@kazani
Why China got rich, and India didn't - David Oks
https://davidoks.blog/p/why-china-got-rich-and-india-didnt
Despite starting from similar positions of poverty in 1950, China and India experienced a significant economic divergence, with China becoming a manufacturing superpower while India lagged behind.
The timing of economic liberalization 1978 for China and 1991 for India does not fully explain the divergence, as China continued to outpace India's growth rates decades after both had opened their markets.
Policy differences and cultural variations are insufficient to explain the growth gap, as both nations faced inefficiencies and possessed distinct cultural histories that were not primary drivers of the divergence.
The core of the Sino-Indian divergence lies in human capital development, which China aggressively pursued between 1950 and 1980, while India largely failed to do so.
The Chinese state underwent a brutal, forced social modernization that dismantled traditional structures like kinship units, arranged marriages, and patriarchal authority, effectively preparing the population for industrial modernity.
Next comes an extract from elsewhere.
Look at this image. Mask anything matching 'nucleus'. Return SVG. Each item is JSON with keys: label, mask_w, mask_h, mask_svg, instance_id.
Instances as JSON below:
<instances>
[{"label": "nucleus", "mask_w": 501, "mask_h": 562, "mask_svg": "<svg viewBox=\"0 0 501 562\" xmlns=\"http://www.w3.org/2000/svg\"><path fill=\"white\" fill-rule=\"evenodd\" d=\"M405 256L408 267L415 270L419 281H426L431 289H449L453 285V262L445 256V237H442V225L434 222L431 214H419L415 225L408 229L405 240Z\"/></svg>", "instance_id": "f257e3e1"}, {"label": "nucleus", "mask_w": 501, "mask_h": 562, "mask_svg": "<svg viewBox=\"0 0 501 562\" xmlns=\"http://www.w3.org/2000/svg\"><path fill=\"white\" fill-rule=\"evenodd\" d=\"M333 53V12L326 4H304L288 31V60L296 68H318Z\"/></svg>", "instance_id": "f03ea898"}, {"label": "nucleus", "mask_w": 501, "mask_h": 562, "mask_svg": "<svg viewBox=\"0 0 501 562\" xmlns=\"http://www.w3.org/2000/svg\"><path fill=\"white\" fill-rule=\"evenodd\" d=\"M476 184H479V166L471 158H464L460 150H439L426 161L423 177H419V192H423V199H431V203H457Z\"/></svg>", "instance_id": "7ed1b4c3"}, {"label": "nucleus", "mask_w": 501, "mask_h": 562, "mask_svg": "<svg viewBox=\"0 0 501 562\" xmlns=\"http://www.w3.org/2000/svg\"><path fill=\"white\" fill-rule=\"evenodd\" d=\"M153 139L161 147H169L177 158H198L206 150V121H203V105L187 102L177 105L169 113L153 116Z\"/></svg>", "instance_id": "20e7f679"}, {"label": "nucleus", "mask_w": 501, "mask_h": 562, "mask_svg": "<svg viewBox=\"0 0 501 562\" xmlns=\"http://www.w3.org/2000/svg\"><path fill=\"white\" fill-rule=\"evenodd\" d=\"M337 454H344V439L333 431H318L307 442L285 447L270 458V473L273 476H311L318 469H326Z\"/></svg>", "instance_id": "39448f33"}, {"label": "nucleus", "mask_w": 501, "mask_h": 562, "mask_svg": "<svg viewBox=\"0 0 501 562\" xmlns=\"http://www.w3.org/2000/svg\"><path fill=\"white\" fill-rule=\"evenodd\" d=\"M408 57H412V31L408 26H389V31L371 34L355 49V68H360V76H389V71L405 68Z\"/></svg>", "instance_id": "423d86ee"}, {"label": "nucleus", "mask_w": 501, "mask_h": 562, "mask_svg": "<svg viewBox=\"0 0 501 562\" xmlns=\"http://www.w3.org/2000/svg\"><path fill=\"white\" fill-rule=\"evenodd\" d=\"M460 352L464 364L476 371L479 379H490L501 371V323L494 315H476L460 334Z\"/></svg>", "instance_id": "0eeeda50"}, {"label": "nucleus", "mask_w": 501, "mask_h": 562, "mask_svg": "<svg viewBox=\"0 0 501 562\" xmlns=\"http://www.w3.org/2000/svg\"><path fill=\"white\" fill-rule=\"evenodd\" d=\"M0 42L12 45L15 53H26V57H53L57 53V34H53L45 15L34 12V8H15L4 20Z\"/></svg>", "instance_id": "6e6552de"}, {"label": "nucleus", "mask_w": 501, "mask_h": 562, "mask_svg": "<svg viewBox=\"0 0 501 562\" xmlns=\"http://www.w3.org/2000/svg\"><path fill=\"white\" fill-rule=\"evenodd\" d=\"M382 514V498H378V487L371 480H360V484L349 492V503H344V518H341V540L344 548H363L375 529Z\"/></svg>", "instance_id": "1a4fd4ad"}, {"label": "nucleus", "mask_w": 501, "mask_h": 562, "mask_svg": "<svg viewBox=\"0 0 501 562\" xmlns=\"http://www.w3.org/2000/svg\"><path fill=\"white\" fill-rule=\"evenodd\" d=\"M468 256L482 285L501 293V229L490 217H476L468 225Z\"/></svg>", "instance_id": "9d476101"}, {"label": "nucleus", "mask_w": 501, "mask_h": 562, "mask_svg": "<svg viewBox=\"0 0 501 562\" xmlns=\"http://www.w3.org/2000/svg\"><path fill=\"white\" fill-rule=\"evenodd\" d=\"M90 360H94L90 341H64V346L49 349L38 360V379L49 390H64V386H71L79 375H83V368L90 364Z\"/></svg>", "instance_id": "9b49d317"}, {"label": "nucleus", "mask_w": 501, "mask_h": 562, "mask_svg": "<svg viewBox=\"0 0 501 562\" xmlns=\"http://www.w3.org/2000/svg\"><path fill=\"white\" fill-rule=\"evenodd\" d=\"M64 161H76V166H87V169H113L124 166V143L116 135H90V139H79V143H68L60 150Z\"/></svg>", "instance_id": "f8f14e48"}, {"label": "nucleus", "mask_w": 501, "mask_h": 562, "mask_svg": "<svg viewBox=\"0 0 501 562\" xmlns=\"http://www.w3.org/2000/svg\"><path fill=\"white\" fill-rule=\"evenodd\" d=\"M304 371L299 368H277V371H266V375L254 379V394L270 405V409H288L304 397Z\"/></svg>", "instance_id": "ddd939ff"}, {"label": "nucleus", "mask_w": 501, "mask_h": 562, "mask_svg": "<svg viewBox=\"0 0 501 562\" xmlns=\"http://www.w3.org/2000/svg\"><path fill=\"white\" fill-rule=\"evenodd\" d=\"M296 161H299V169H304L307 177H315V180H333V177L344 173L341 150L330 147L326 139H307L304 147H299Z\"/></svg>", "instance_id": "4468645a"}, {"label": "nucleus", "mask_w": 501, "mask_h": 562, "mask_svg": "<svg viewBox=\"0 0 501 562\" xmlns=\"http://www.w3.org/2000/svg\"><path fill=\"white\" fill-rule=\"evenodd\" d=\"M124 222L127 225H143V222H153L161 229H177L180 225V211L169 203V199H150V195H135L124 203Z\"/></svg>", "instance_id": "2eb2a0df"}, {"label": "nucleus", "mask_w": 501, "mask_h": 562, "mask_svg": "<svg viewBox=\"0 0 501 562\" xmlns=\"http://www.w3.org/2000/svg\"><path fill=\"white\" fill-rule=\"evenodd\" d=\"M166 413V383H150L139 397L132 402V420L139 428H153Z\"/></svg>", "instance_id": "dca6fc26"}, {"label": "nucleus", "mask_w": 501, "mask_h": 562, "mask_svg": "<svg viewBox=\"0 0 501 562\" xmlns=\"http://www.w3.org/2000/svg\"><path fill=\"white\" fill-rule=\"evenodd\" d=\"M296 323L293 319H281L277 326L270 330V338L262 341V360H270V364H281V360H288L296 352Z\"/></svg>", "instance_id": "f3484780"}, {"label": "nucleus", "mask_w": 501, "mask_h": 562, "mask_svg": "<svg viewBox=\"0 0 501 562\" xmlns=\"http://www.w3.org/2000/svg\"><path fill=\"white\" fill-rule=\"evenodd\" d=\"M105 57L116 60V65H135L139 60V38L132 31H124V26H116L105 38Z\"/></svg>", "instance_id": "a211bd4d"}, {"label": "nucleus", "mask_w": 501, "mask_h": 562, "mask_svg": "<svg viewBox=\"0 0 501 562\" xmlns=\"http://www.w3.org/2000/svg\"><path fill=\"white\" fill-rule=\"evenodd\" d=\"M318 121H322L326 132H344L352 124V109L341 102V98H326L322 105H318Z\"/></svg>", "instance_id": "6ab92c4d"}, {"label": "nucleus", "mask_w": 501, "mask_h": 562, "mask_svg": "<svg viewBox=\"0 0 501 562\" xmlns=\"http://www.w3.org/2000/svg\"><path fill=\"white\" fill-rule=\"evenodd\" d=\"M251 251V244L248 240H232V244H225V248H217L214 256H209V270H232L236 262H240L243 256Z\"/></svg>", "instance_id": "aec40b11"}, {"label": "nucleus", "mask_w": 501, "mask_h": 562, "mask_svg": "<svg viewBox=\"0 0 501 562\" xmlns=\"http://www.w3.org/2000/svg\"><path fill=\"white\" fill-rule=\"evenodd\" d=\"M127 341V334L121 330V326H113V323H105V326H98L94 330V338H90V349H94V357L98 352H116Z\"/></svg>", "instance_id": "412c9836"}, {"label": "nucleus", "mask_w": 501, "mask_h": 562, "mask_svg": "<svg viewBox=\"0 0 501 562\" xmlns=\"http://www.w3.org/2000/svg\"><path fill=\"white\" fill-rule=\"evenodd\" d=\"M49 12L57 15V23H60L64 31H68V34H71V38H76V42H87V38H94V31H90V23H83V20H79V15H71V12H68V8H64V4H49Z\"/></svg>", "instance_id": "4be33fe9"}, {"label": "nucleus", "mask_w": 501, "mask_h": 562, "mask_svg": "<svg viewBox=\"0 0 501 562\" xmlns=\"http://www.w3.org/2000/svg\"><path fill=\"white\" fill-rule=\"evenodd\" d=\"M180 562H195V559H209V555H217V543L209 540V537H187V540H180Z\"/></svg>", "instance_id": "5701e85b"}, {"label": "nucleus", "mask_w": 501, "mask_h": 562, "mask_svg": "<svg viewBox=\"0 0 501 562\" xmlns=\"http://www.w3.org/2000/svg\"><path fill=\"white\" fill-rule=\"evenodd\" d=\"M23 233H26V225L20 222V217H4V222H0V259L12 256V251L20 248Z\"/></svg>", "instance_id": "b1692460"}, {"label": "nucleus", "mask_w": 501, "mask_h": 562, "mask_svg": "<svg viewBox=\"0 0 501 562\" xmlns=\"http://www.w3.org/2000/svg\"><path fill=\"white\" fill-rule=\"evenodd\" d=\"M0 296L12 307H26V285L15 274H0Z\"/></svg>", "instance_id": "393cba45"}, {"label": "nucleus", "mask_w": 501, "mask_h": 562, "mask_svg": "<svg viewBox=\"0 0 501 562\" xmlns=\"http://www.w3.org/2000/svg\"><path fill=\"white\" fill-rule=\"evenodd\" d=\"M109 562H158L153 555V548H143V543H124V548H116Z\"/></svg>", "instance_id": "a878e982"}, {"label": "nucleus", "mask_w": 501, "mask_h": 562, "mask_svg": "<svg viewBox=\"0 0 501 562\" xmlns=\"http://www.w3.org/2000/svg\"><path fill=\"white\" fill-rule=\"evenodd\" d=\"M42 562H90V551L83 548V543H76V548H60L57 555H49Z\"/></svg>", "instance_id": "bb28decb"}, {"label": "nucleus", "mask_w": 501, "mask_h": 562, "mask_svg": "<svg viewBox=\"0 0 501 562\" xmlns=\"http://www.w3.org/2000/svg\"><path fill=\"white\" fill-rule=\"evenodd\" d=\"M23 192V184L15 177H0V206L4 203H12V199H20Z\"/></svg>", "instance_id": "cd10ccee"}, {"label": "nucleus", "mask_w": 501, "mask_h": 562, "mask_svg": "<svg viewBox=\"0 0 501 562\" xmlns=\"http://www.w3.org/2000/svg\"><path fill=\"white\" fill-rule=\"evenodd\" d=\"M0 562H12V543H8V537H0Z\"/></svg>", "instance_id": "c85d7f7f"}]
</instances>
Maoist China achieved significant progress in mass education and public health, raising literacy rates and life expectancy substantially before the country even began its transition to capitalism.
India maintained a more stable, democratic, and peaceful post-independence trajectory but failed to implement the radical social reforms necessary to break down traditional caste and family constraints.
Legislative attempts at social reform in India, such as the Hindu Code Bill, were frequently diluted or rendered ineffective by traditionalist opposition and weak enforcement, leaving the old social order largely intact.
India's neglect of mass education and its failure to integrate women into the workforce resulted in a smaller, less productive labor pool compared to China's modernized, mobile, and literate workforce.
The primary takeaway is that long-term economic success is fundamentally rooted in investing in human capital ensuring citizens are healthy, educated, and free from restrictive traditional social barriers.